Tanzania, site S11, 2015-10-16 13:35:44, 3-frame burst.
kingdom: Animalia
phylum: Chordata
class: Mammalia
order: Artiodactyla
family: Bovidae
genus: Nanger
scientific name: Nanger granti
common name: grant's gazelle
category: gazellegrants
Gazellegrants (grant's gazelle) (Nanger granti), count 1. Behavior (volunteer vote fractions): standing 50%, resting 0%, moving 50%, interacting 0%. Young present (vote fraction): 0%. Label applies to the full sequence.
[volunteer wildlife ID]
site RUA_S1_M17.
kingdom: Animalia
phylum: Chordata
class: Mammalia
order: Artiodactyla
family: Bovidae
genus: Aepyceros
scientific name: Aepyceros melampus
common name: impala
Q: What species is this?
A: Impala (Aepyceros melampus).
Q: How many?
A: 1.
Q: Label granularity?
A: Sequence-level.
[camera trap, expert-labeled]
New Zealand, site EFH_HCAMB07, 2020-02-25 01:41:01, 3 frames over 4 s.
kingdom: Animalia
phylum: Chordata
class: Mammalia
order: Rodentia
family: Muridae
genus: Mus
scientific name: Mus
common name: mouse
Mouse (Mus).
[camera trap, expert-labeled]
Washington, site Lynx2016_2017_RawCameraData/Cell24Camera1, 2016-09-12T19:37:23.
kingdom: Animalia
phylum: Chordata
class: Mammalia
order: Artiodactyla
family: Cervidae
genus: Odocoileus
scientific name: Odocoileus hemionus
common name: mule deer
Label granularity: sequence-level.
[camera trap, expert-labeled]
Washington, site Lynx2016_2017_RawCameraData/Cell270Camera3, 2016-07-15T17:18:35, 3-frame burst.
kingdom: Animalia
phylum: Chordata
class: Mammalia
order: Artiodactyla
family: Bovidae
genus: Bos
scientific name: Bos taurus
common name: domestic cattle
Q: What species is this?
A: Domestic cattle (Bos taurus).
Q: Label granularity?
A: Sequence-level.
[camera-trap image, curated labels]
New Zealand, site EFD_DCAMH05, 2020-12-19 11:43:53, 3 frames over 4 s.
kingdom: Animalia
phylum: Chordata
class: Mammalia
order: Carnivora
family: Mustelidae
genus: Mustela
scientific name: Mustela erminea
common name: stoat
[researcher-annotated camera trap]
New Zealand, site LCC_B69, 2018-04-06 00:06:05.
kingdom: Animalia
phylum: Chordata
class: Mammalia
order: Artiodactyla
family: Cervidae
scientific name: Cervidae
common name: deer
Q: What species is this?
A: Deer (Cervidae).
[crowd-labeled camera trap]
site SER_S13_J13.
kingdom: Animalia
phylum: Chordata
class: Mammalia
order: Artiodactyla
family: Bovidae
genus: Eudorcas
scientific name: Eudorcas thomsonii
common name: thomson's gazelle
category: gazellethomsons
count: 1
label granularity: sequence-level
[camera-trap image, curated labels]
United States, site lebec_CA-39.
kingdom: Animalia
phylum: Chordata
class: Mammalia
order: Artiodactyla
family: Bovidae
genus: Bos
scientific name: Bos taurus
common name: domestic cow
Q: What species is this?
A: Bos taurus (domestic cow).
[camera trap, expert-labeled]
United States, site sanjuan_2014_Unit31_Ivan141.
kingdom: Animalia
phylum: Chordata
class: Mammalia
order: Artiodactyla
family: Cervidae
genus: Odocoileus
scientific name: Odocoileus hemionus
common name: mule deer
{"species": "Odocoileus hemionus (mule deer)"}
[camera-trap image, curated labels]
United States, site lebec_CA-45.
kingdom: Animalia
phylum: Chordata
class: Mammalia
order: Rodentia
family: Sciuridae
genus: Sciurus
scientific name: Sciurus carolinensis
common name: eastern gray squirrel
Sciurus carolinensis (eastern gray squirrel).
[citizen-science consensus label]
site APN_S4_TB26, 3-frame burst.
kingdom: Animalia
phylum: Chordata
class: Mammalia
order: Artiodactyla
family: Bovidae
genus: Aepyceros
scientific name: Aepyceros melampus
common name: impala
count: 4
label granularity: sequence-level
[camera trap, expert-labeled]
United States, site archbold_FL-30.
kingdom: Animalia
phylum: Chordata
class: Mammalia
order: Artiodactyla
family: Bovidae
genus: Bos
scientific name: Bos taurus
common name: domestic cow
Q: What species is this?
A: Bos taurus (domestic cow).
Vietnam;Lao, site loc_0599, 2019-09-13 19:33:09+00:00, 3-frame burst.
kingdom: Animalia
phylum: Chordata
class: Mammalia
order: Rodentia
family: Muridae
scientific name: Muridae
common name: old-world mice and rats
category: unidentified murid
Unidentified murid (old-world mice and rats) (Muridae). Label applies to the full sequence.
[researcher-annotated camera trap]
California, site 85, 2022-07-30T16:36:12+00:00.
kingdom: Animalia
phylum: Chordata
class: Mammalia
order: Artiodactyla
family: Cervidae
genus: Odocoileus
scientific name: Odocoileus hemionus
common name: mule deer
━━━━
-- Work to complete --
Repeat exactly the lines of the listing from its first line through the line that holds "A: Domestic cattle (Bos taurus).". Nothing else should appear.

-- Solution below --
Tanzania, site S11, 2015-10-16 13:35:44, 3-frame burst.
kingdom: Animalia
phylum: Chordata
class: Mammalia
order: Artiodactyla
family: Bovidae
genus: Nanger
scientific name: Nanger granti
common name: grant's gazelle
category: gazellegrants
Gazellegrants (grant's gazelle) (Nanger granti), count 1. Behavior (volunteer vote fractions): standing 50%, resting 0%, moving 50%, interacting 0%. Young present (vote fraction): 0%. Label applies to the full sequence.
[volunteer wildlife ID]
site RUA_S1_M17.
kingdom: Animalia
phylum: Chordata
class: Mammalia
order: Artiodactyla
family: Bovidae
genus: Aepyceros
scientific name: Aepyceros melampus
common name: impala
Q: What species is this?
A: Impala (Aepyceros melampus).
Q: How many?
A: 1.
Q: Label granularity?
A: Sequence-level.
[camera trap, expert-labeled]
New Zealand, site EFH_HCAMB07, 2020-02-25 01:41:01, 3 frames over 4 s.
kingdom: Animalia
phylum: Chordata
class: Mammalia
order: Rodentia
family: Muridae
genus: Mus
scientific name: Mus
common name: mouse
Mouse (Mus).
[camera trap, expert-labeled]
Washington, site Lynx2016_2017_RawCameraData/Cell24Camera1, 2016-09-12T19:37:23.
kingdom: Animalia
phylum: Chordata
class: Mammalia
order: Artiodactyla
family: Cervidae
genus: Odocoileus
scientific name: Odocoileus hemionus
common name: mule deer
Label granularity: sequence-level.
[camera trap, expert-labeled]
Washington, site Lynx2016_2017_RawCameraData/Cell270Camera3, 2016-07-15T17:18:35, 3-frame burst.
kingdom: Animalia
phylum: Chordata
class: Mammalia
order: Artiodactyla
family: Bovidae
genus: Bos
scientific name: Bos taurus
common name: domestic cattle
Q: What species is this?
A: Domestic cattle (Bos taurus).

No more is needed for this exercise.